Required work: Each line of the data holding "getElementById" should be found and copied.

-- Material to process follows --

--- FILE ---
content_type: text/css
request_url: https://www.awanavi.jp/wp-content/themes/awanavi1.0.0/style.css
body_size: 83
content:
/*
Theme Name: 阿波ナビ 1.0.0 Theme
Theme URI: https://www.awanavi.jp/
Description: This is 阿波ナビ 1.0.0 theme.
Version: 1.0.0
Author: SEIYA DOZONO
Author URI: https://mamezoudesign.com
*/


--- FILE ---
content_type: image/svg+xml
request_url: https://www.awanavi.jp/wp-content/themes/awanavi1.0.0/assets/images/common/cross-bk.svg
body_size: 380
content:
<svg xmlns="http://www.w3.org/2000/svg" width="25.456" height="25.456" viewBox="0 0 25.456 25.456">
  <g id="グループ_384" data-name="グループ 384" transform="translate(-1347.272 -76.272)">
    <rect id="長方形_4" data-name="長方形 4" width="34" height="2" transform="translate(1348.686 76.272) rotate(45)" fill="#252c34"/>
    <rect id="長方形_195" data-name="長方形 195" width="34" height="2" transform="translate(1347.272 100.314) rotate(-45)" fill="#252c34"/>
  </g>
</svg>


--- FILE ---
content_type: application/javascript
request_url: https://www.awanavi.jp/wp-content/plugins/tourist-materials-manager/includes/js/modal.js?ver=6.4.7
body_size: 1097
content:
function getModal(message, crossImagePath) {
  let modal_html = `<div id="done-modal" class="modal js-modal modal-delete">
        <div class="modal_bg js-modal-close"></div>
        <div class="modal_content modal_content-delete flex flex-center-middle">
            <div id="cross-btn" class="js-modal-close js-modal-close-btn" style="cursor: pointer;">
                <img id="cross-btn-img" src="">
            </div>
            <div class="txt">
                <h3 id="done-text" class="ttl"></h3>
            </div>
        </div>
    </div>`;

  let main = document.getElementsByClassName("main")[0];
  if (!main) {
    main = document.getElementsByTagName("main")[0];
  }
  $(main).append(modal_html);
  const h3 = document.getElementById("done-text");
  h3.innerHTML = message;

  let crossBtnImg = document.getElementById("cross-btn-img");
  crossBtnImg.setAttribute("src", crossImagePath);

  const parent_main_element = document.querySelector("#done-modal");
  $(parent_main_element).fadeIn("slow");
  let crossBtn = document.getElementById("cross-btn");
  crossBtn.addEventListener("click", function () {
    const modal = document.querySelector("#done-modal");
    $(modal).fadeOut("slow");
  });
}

-- Material to process concluded --

Written reply:
  const h3 = document.getElementById("done-text");
  let crossBtnImg = document.getElementById("cross-btn-img");
  let crossBtn = document.getElementById("cross-btn");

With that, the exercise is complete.